J'ai terminé ce roman le ventre noué, les tripes retournées, en pleine nuit à 1h55 du matin. Mon ressenti est donc tout frais et vif. Mon sentiment sur l'oeuvre de
Fatou Ndong est celui-ci :
Au départ, je me suis laissée avoir par une écriture toute en simplicité, un peu froide, quelque fois distanciée des personnages. J'ai pensé que je n'aimerais peut être pas. Pourtant l'un des avantages de ce roman c'est qu'il se lit vite et avec plaisir tant les chapitres sont courts et les points de vue alternent entre chaque personnage à un bon rythme.
Quand je dis chaque personnage, on passe tour à tour de points de vue des frères jumeaux Sean, Sebastian, ou encore des points de vue des femmes Madeleyn, Meggie, Betti Sue, les mères, le père
Paul Harper... ce qui enrichit fortement le roman qui aurait pu s'avérer plus ennuyant s'il n'y avait pas ces changements de perspectives.
Le roman est riche de belles illustrations et d'un lexique explicatif ainsi que notes intéressantes et éclairantes pour qui ne s'y connaîtrait pas, bien que pour ma part, j'ai réalisé que j'avais bien étudié le sujet depuis la fac d'anglais et mes lectures autour de ces thèmes de la ségrégation, du racisme et du postcolonialisme.
Les différentes dimensions entre Blancs et Noirs, rendent le roman extrêmement subtil et intéressant. Nous voici plongés dans une époque, pas si lointaine que cela, dans les années 60, où régnaient la plus terrible des ségrégation contre les noirs et les lois Jim Crow (interdisant les Noirs de s'asseoir au même endroit que les Blancs par exemple...). Je savais, en m'attelant à la lecture de ce roman, que je n'allais pas lire quelque chose de facile.
Au début du livre, j'ai cru que l'histoire allait tourner autour d'une romance compliquée. Mais il n'en est rien. Si la romance entre un Blanc et une "Nègre" est centrale et essentielle dans ce roman, elle est le pilier autour duquel tournent les sous-intrigues qui mettent en tension une histoire aux aspects plus complexes qu'il n'y paraît.
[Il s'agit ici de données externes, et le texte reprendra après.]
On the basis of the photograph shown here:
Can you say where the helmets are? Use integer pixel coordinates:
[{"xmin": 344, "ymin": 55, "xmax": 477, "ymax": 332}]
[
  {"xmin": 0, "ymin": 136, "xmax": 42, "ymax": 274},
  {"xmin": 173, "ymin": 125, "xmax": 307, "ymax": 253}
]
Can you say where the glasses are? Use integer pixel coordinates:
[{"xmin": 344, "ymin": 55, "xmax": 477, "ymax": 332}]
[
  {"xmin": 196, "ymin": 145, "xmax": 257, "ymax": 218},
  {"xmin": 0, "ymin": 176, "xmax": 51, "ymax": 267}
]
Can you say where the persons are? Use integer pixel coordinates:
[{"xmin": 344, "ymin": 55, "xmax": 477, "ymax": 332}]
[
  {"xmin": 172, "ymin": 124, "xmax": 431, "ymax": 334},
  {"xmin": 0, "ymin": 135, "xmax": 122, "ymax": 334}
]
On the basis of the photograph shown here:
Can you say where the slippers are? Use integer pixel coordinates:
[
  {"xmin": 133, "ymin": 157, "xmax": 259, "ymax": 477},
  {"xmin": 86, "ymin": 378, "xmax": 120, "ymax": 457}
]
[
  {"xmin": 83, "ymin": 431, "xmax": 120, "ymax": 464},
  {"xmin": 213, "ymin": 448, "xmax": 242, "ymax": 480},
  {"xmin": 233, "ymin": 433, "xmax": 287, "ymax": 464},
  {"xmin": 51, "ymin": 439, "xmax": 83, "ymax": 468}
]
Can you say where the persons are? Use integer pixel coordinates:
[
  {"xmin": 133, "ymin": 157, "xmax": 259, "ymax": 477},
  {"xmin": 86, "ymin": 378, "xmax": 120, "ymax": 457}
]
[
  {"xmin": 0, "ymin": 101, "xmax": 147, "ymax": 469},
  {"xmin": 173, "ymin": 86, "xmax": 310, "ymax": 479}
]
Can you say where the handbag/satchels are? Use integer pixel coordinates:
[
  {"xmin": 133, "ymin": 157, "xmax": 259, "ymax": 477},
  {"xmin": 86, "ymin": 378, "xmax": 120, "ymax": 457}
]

Et si certains s'imaginent que le racisme est d'une simplicité à décrire ou que les méchants sont trop manichéens dans ce roman, je leur répondrai que non. Non. le racisme dans un roman n'est pas quelque chose de simple à décrire. Et la violence des sentiments qui oppose les deux frères Sean et Sebastian est très bien construite. le père Paul Carter est tiraillé entre des idées plus socialistes et ouvertes d'esprit et le sens du devoir et de la loi qui sépare les Noirs des Blancs. Trent, soupirant de Madeleyn, prêche pour sa paroisse, n'excluant pas la violence contre les Blancs tout comme un
Malcolm X. le personnage de
James Carter, le "méchant" dans le roman, vient contrebalancer toutes les figures d'espoir en l'être humain qui jailliraient chez l'un ou chez l'autre.
James Carter est le Mal, mais finalement, son idéologie sera rattrapée par son passé mystérieux.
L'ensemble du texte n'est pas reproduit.